Dans le bruyant silence du littoral, je disparais. Je m’efface du monde pour devenir le monde. Je m’approprie tout et tout s’approprie de moi. Ce qui me sépare des choses succombe. J’habite ma poitrine qui monte et descend. Je ralentis ma substance entière et me forge une nouvelle demeure. Je m’achève d’avoir besoin de mon cœur, de mon sang, de mes pensées. Je suis une créature de l’air, une pierre de terre, une nageoire de mer. Je porte en moi tout mon règne. Je ne suis plus mortel. Je suis de tous vents et marées. Je déferle et me retire de moi. Il fait frais. Il ne fait pas froid. Il fait chaud mais je ne fonds pas. Et dans cette fabuleuse solitude, j’entends l’Odile, mon Odile.

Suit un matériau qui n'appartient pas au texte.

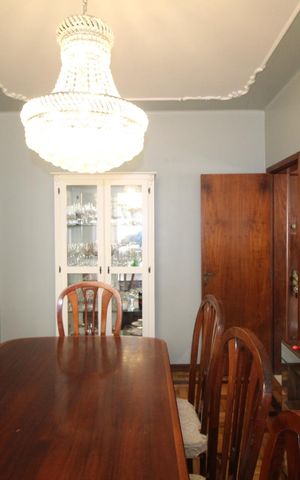Apartamento à venda com 137m², 3 quartos e sem vagaSala de Jantar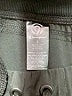 C9 By Champion Solid Black Casual Pants Size S - photo 7
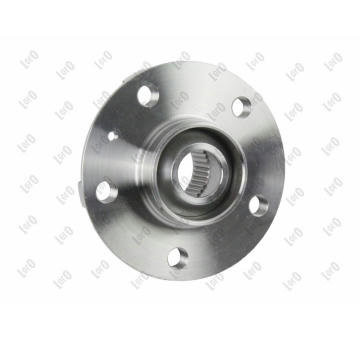 Náboj kolesa ABAKUS 141-01-432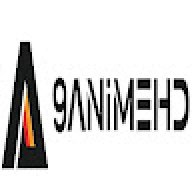 9animehd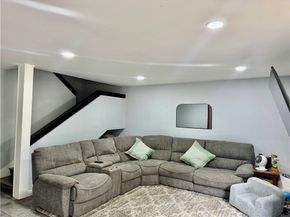 3611 Towne Park Circle, Pomona CA 91767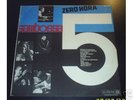 SAMBOSSA 5 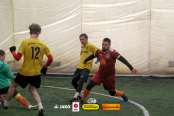 <a href="https://st.getinfootball.com/albums/1099682/69792205082de_1920.jpg" target="_blank">Завантажити оригінал</a>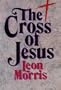 The Cross of Jesus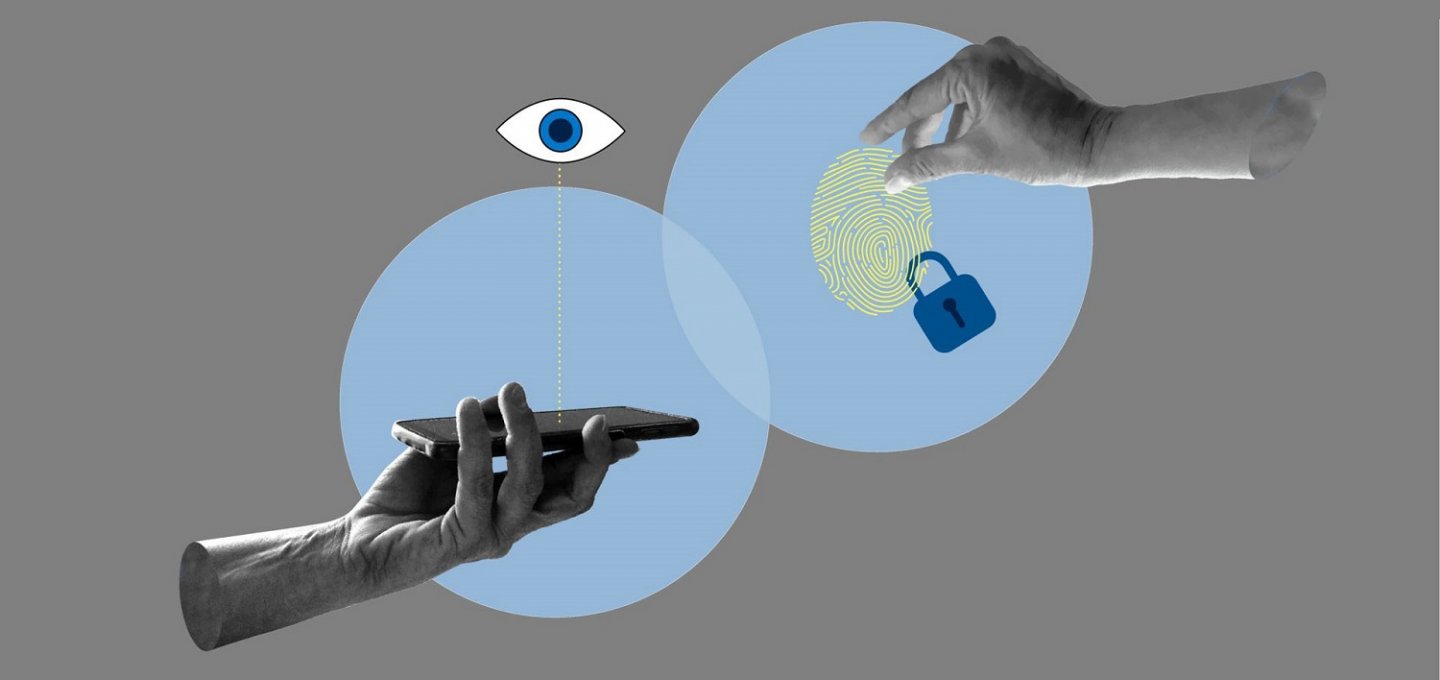 Greek Wiretapping Scandal: Υποκλοπές!! Ο «εφιάλτης» της μη παραγραφής που κρατά «ζωντανή» την υπόθεση & οι νομικές προεκτάσεις!!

Hippolyte Borgia Lazard a seize ans et il a une pieuvre dans la tête. Une pieuvre maligne, héritée de sa mère. Il vit dans une maison toute verticale d’une cité balnéaire d’Espagne, va au lycée français et n’a qu’une vraie amie, Odile, son acolyte, la complice de tous ses mauvais coups.
Les deux amis font la rencontre de Clément. À partir de ce jour, le duo devient trio. Tout l’été, ils écoutent David Bowie sur le toit de la maison des Lazard, en haut de longs escaliers. Ils boivent et enfilent les cigarettes, squattent la galerie d’art dont le père de Clément est propriétaire. Ils sont les rois de la montagne.